(Set of tasks)
• A. Using the guide on personal guarantees below, decide whether each statement agrees with it, answering yes or no and quoting the words that settle it: (i) the other page of the guide covers ways to get out of a personal guarantee; (ii) liability under a guarantee is determined by what the guarantor personally intended; (iii) it is easy to avoid liability under a properly drafted guarantee.
• B. List every topic that the guide on personal guarantees below says its other page covers.

Personal Guarantee (PG), Company Director’s PG & PG Debt - Guide - Page 2

If you landed on this page & haven’t read the other page, you can visit our page by clicking on the link below or here. We have covered some basics & important aspects of Company Director’s Personal Guarantee in that guide like

Introduction to Personal Guarantee, Legal Requirements for a Guarantee, Enforceability of a Personal Guarantee, Ways to Get Out of a Personal Guarantee, and Examples of a Personal Guarantee. Click on the link below

Now that you are here after reading the other page, let’s understand other aspects of the Personal Guarantee like proper interpretation, loopholes, examples & more

Proper Interpretation of Personal Guarantees

Liability under the guarantee is determined by what is known as a “proper interpretation” of the contract of guarantee.
Legal obligations of guarantors are interpreted from the standpoint of a commercial perspective of a reasonable person, knowing what the parties to the guarantee knew as at the date of the contract. Here’s a guide to – reading contracts.
It has to be said that it is tough to avoid liability under a properly drafted guarantee. It narrows your options.

(Data excerpts)
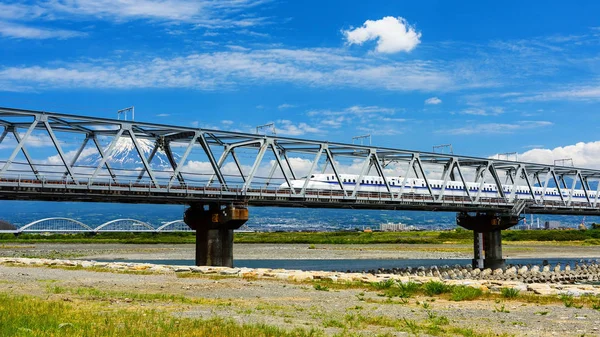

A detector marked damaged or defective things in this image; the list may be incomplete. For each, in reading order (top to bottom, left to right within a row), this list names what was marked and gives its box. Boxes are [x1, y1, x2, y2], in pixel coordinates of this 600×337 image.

rusty bridge support [183, 202, 248, 266]
rusty bridge support [460, 211, 520, 270]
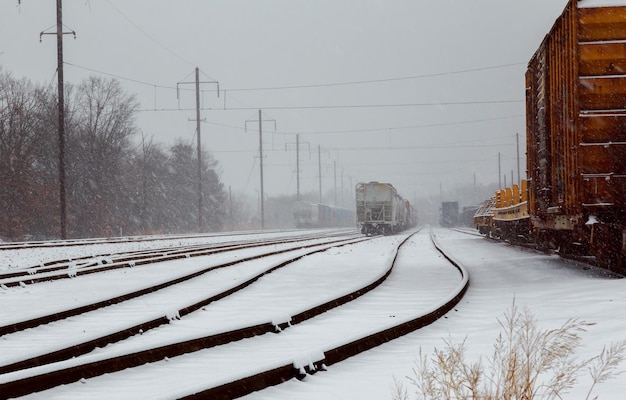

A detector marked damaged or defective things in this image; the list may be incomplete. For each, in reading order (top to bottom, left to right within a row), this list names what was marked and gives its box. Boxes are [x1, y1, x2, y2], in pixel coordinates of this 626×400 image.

rusty freight car [524, 0, 624, 268]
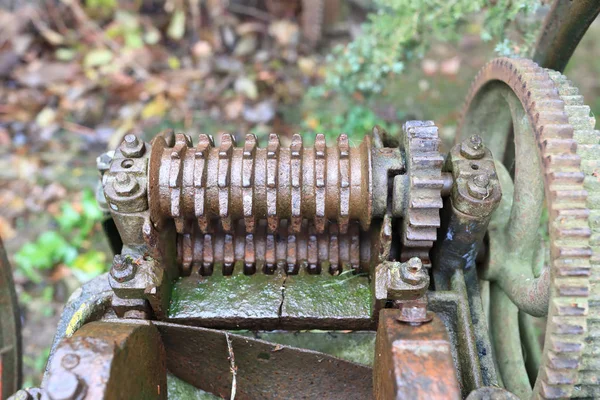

(Solutions to the tasks)
• A.
(i) Yes: "Ways to Get Out of a Personal Guarantee"
(ii) No: "Liability under the guarantee is determined by what is known as a “proper interpretation” of the contract of guarantee."
(iii) No: "it is tough to avoid liability under a properly drafted guarantee"

• B.
- Introduction to Personal Guarantee
- Legal Requirements for a Guarantee
- Enforceability of a Personal Guarantee
- Ways to Get Out of a Personal Guarantee
- Examples of a Personal Guarantee